Exercise directions: Change every "thumb" in the material below to "fingertip" and give all the lines back with nothing else altered.

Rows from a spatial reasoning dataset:

--- START ---

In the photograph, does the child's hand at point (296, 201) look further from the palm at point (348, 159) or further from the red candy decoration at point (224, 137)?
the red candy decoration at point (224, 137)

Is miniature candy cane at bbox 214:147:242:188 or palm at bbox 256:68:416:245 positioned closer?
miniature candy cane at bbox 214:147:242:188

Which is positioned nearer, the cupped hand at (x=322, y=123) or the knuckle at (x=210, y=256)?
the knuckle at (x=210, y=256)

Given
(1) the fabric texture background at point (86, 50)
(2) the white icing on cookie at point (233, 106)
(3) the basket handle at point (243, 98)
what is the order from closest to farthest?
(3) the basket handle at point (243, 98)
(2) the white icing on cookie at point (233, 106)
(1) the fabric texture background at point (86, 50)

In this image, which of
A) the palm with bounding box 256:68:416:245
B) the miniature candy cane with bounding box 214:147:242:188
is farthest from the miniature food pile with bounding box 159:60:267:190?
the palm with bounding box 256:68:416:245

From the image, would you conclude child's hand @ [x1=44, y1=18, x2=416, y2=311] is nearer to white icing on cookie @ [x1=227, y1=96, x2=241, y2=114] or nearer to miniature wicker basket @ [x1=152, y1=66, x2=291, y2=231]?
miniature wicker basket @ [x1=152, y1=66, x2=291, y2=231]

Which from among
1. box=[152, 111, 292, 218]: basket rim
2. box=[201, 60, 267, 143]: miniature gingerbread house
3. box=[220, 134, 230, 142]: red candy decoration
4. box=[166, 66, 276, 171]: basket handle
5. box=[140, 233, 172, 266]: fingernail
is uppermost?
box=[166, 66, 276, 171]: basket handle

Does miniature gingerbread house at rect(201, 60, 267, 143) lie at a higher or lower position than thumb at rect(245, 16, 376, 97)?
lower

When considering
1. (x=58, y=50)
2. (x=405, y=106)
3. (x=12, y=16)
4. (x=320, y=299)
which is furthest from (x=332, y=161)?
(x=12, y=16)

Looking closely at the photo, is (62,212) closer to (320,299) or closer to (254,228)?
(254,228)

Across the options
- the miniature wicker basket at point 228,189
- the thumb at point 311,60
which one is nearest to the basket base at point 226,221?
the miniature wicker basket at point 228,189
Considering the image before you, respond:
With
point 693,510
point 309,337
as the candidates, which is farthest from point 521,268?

--- END ---

Expected output:
In the photograph, does the child's hand at point (296, 201) look further from the palm at point (348, 159) or further from the red candy decoration at point (224, 137)?
the red candy decoration at point (224, 137)

Is miniature candy cane at bbox 214:147:242:188 or palm at bbox 256:68:416:245 positioned closer?
miniature candy cane at bbox 214:147:242:188

Which is positioned nearer, the cupped hand at (x=322, y=123) or the knuckle at (x=210, y=256)?
the knuckle at (x=210, y=256)

Given
(1) the fabric texture background at point (86, 50)
(2) the white icing on cookie at point (233, 106)
(3) the basket handle at point (243, 98)
what is the order from closest to farthest?
(3) the basket handle at point (243, 98)
(2) the white icing on cookie at point (233, 106)
(1) the fabric texture background at point (86, 50)

In this image, which of
A) the palm with bounding box 256:68:416:245
B) the miniature candy cane with bounding box 214:147:242:188
is farthest from the miniature food pile with bounding box 159:60:267:190?
the palm with bounding box 256:68:416:245

From the image, would you conclude child's hand @ [x1=44, y1=18, x2=416, y2=311] is nearer to white icing on cookie @ [x1=227, y1=96, x2=241, y2=114] or nearer to miniature wicker basket @ [x1=152, y1=66, x2=291, y2=231]?
miniature wicker basket @ [x1=152, y1=66, x2=291, y2=231]

Which from among
1. box=[152, 111, 292, 218]: basket rim
2. box=[201, 60, 267, 143]: miniature gingerbread house
3. box=[220, 134, 230, 142]: red candy decoration
4. box=[166, 66, 276, 171]: basket handle
5. box=[140, 233, 172, 266]: fingernail
is uppermost?
box=[166, 66, 276, 171]: basket handle

Does miniature gingerbread house at rect(201, 60, 267, 143) lie at a higher or lower position than fingertip at rect(245, 16, 376, 97)?
lower

When considering
1. (x=58, y=50)
2. (x=405, y=106)
3. (x=12, y=16)
4. (x=320, y=299)
which is furthest from (x=332, y=161)?
(x=12, y=16)

Looking closely at the photo, is (62,212) closer to (320,299) or closer to (254,228)?
(254,228)

Across the options
- the miniature wicker basket at point 228,189
- the fingertip at point 311,60
which one is nearest to the basket base at point 226,221?
the miniature wicker basket at point 228,189
Considering the image before you, respond:
With
point 693,510
point 309,337
as the candidates, which is farthest from point 521,268?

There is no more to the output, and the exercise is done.